Les manifestations en Géorgie provoquées par la révélation d'un scandale de torture de détenus remettent en question les chances du parti du président Mikheïl Saakachvili de l'emporter face à une coalition d'opposition aux législatives, estiment vendredi des analystes.    

Deux membres du gouvernement dont le ministre de l'Intérieur ont démissionné après la révélation cette semaine de vidéos sur des scènes de torture de détenus dans une prison de Tbilissi, qui ont entraîné de vives réactions notamment en Europe.

En dépit des mesures prises par le président Saakachvili qui a annoncé le remplacement de tous les gardiens de prison par des policiers et une « tolérance zéro » pour de tels actes, les protestations se sont étendues dans plusieurs villes du pays, dont la capitale Tbilissi, et relancent la campagne pour les législatives du 1er octobre dans l'ex-république soviétique.

« Il s'agit d'un revers significatif » pour le parti au pouvoir, a déclaré à l'AFP l'analyste politique géorgien Ghia Nodia, ancien ministre du gouvernement de M. Saakachvili.

« Cela a certainement porté atteinte aux chances (du parti de Saakachvili), mais il est encore difficile d'en mesurer l'ampleur », a-t-il ajouté.

Avant la révélation du scandale mardi, la plupart des sondages donnaient le Mouvement national unifié de Saakachvili vainqueur aux législatives face au Rêve géorgien, la coalition du milliardaire Bidzina Ivanichvili, mais la situation pourrait désormais évoluer.

Au-delà de la lutte entre les deux formations, le scandale « va affecter à la fois le résultat des élections et la situation après le scrutin », déclare à l'AFP le politologue géorgien Alexandre Rondeli.

De l'avis d'experts, le président Saakachvili a agi rapidement pour tenter d'apaiser la colère en nommant le défenseur des droits de l'homme Giorgui Tougouchi au poste de ministre de l'Administration pénitentiaire.

« La réponse du gouvernement a été forte, rapide et adéquate, mais il reste trop peu de temps (avant les élections) pour limiter les dégâts provoqués par cette crise », observe M. Rondeli.

Une aubaine pour l'opposition

Les autorités ont affirmé que certains gardiens de prison impliqués dans les tortures de détenus auraient été payés pour se faire filmer en vue de discréditer le parti au pouvoir avant les législatives.

La diffusion de ces images mardi soir par la chaîne de télévision d'opposition géorgienne TV9, à moins de deux semaines des législatives, pourrait avoir été calculée pour faire le maximum de tort au parti de Saakachvili, selon M. Nodia.

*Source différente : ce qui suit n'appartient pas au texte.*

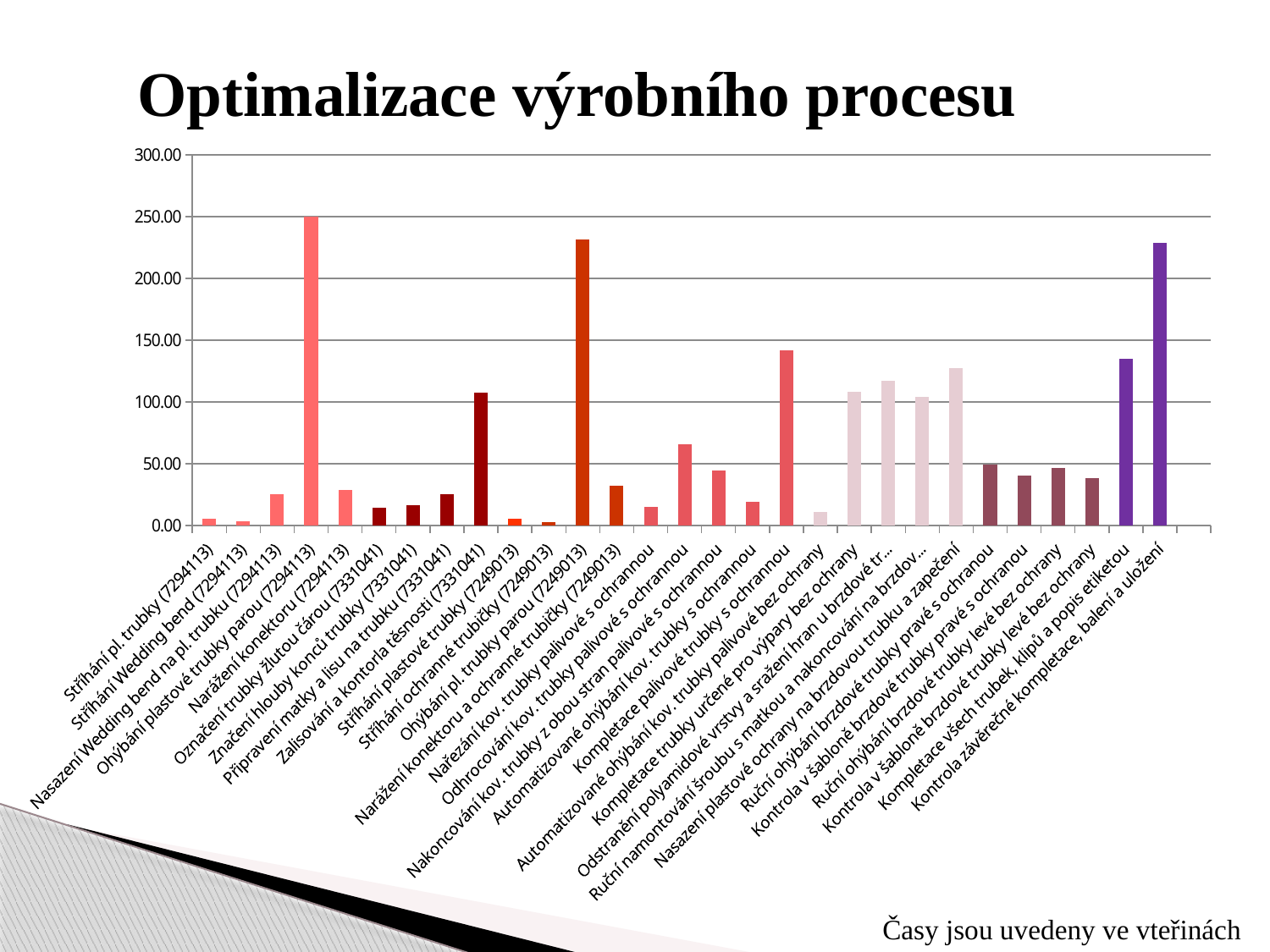
Is the value for Odhrocování kov. trubky palivové s ochrannou greater or less than 50.00? greater Which is larger: the value for Ohýbání pl. trubky parou (7249013) or the value for Narážení konektoru a ochranné trubičky (7249013)? Ohýbání pl. trubky parou (7249013) How many categories (bars) are plotted in the chart? 29 Which category has the highest value in the chart? Ohýbání plastové trubky parou (7294113) What is the title of the chart on the slide? Optimalizace výrobního procesu According to the note on the slide, in what units are the times given? ve vteřinách (seconds) Is the value for Kompletace všech trubek, klipů a popis etiketou greater or less than 150.00? less Which is larger: the value for Odhrocování kov. trubky palivové s ochrannou or the value for Nakoncování kov. trubky z obou stran palivové s ochrannou? Odhrocování kov. trubky palivové s ochrannou Is the value for Kompletace palivové trubky s ochrannou greater or less than 100.00? greater What kind of chart is shown on the slide? bar chart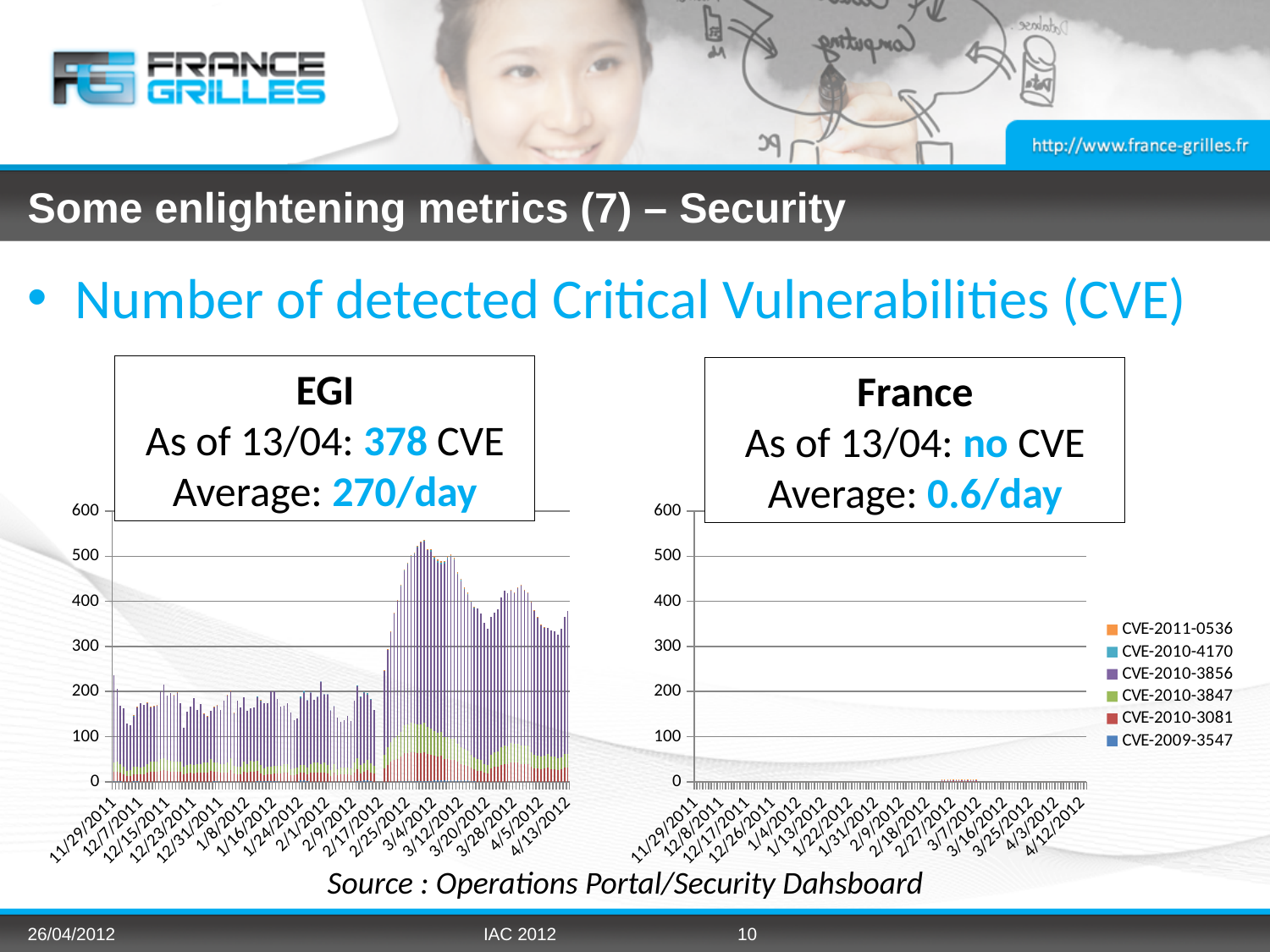
According to the EGI chart's annotation, how many CVE were detected as of 13/04? 378 CVE Which CVE is listed first (at the top) in the legend? CVE-2011-0536 In the EGI chart, is the value at 12/15/2011 greater or less than 300? less In the EGI chart, do the values rise or fall between 2/17/2012 and 3/4/2012? rise In the France chart, is the value at 2/9/2012 greater or less than 100? less According to the France chart's annotation, how many CVE were detected as of 13/04? no CVE According to the EGI chart's annotation, what is the average number of CVE per day? 270/day How many series does the legend list for the CVE charts? 6 According to the France chart's annotation, what is the average number of CVE per day? 0.6/day Which chart shows higher CVE counts overall, EGI or France? EGI In the EGI chart, is the value around 3/4/2012 greater or less than 400? greater What kind of chart is the EGI chart on the left? bar chart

« Il semble évident que le scandale a été d'une certaine mesure orchestré par quelqu'un qui a gardé les enregistrements jusqu'à cette période de la campagne électorale » qui touche à sa fin, estime le politologue.

L'indignation a été d'autant plus forte que les tensions autour des élections sont élevées, observe Tornike Charachenidze, analyste à l'Institut géorgien des affaires publiques.

« Le fait que cela se soit produit quelques jours avant les élections accroît les tensions », dit-il.

Le leader de l'opposition Bidzina Ivanichvili n'a officiellement pas soutenu les manifestations contre les tortures, même si certains de ses partisans y ont participé. Le milliardaire a appelé ses sympathisants à exprimer leur colère aux élections le 1er octobre et non pas dans la rue.

« Nous devons attendre calmement les élections et rester unis dans nos efforts pour que la primauté du droit revienne en Géorgie », a-t-il déclaré dans un communiqué après la révélation du scandale.

« Il s'agit pour le Rêve géorgien d'un cadeau dont il ne pouvait que rêver et qu'il exploite très bien », estime M. Rondeli.

Le parti de Saakachvili est actuellement confronté à la campagne électorale la plus délicate depuis son arrivée au pouvoir à la faveur de la « Révolution des roses » en 2003.